In the lower-right corner of the page, click Precheck.
Note
- Before you can start the data migration task, DTS performs a precheck. You can start the data migration task only after the task passes the precheck.
- If the task fails to pass the precheck, you can click the icon next to each failed item to view details.
  You can troubleshoot the issues based on the causes and run a precheck again.
  If you do not need to troubleshoot the issues, you can ignore failed items and run a precheck again.
After the task passes the precheck, click Next.
In the Confirm Settings dialog box, specify the Channel Specification parameter and select Data Transmission Service (Pay-As-You-Go) Service Terms.

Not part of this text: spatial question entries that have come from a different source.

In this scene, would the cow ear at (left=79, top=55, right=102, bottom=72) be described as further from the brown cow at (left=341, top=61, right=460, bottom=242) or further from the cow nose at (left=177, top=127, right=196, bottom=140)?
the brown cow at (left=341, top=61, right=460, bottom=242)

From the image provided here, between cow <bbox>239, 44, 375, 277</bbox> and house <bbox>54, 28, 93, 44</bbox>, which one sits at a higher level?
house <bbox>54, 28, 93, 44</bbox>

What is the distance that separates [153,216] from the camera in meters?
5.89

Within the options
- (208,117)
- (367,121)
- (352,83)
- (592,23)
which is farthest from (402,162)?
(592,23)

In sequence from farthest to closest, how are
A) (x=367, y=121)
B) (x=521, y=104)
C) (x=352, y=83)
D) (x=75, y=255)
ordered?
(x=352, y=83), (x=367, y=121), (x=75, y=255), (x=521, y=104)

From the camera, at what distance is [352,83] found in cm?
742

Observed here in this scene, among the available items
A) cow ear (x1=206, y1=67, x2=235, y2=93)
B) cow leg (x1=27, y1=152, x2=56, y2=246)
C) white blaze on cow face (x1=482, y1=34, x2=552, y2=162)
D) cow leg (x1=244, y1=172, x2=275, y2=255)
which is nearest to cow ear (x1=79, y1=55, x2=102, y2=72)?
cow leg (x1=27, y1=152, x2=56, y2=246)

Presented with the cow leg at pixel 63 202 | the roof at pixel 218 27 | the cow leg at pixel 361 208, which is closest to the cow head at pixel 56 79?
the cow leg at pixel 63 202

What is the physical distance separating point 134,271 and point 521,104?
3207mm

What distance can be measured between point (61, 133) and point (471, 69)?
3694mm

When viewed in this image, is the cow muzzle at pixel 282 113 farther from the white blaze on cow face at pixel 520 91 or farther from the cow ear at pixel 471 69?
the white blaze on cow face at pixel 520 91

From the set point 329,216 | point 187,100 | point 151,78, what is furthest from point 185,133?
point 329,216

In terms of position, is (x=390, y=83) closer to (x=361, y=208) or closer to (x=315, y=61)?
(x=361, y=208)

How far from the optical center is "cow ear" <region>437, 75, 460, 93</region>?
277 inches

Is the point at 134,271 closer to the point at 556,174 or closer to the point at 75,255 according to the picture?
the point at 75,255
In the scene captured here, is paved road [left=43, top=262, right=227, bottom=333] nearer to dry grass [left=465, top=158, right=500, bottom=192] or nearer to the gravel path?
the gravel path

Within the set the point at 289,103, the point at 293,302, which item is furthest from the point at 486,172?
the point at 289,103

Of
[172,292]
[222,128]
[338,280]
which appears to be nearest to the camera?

Click Buy and Start to start the data migration task.
- Schema migration and full data migration
  We recommend that you do not manually stop the task during full data migration. Otherwise, the data migrated to the destination database may be incomplete. You can wait until the data migration task automatically stops.
- Schema migration, full data migration, and incremental data migration
  An incremental data migration task does not automatically stop. You must manually stop the task.
  Important
  We recommend that you select an appropriate time to manually stop the data migration task. For example, you can stop the task during off-peak hours or before you switch your workloads to the destination cluster.
  1. Wait until Incremental Data Migration and The migration task is not delayed appear in the progress bar of the migration task. Then, stop writing data to the source database for a few minutes. The latency of incremental data migration may be displayed in the progress bar.
  2. Wait until the status of incremental data migration changes to The migration task is not delayed again. Then, manually stop the migration task.